Your goal
Tally the lines in the records below that contain the string "viewBox", treating uppercase and lowercase as different. Give only the number.

Stored items
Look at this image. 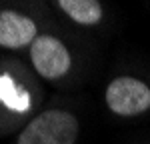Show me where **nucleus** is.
<instances>
[{
  "label": "nucleus",
  "instance_id": "nucleus-1",
  "mask_svg": "<svg viewBox=\"0 0 150 144\" xmlns=\"http://www.w3.org/2000/svg\"><path fill=\"white\" fill-rule=\"evenodd\" d=\"M80 134L78 118L62 108L40 112L24 126L16 144H74Z\"/></svg>",
  "mask_w": 150,
  "mask_h": 144
},
{
  "label": "nucleus",
  "instance_id": "nucleus-2",
  "mask_svg": "<svg viewBox=\"0 0 150 144\" xmlns=\"http://www.w3.org/2000/svg\"><path fill=\"white\" fill-rule=\"evenodd\" d=\"M104 102L116 116H140L150 110V84L136 76H116L104 90Z\"/></svg>",
  "mask_w": 150,
  "mask_h": 144
},
{
  "label": "nucleus",
  "instance_id": "nucleus-3",
  "mask_svg": "<svg viewBox=\"0 0 150 144\" xmlns=\"http://www.w3.org/2000/svg\"><path fill=\"white\" fill-rule=\"evenodd\" d=\"M28 56L36 74L50 82L64 78L72 68V54L68 46L52 34L38 36L28 50Z\"/></svg>",
  "mask_w": 150,
  "mask_h": 144
},
{
  "label": "nucleus",
  "instance_id": "nucleus-4",
  "mask_svg": "<svg viewBox=\"0 0 150 144\" xmlns=\"http://www.w3.org/2000/svg\"><path fill=\"white\" fill-rule=\"evenodd\" d=\"M38 36V26L30 16L18 10H0V48H30Z\"/></svg>",
  "mask_w": 150,
  "mask_h": 144
},
{
  "label": "nucleus",
  "instance_id": "nucleus-5",
  "mask_svg": "<svg viewBox=\"0 0 150 144\" xmlns=\"http://www.w3.org/2000/svg\"><path fill=\"white\" fill-rule=\"evenodd\" d=\"M56 6L80 26H96L104 18V8L98 0H58Z\"/></svg>",
  "mask_w": 150,
  "mask_h": 144
}]
</instances>
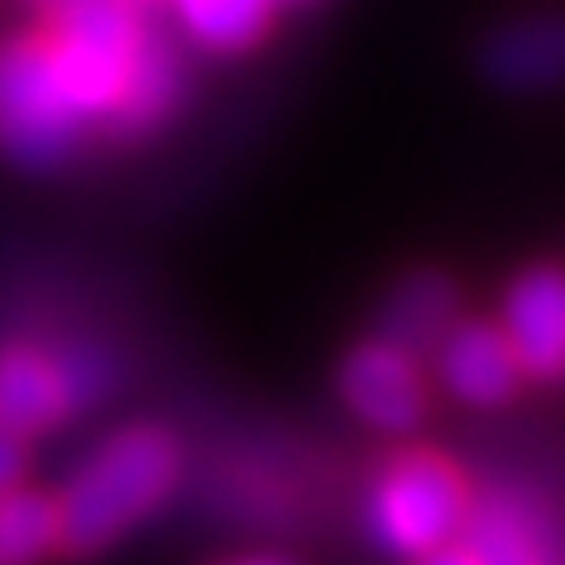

Solved exercise
5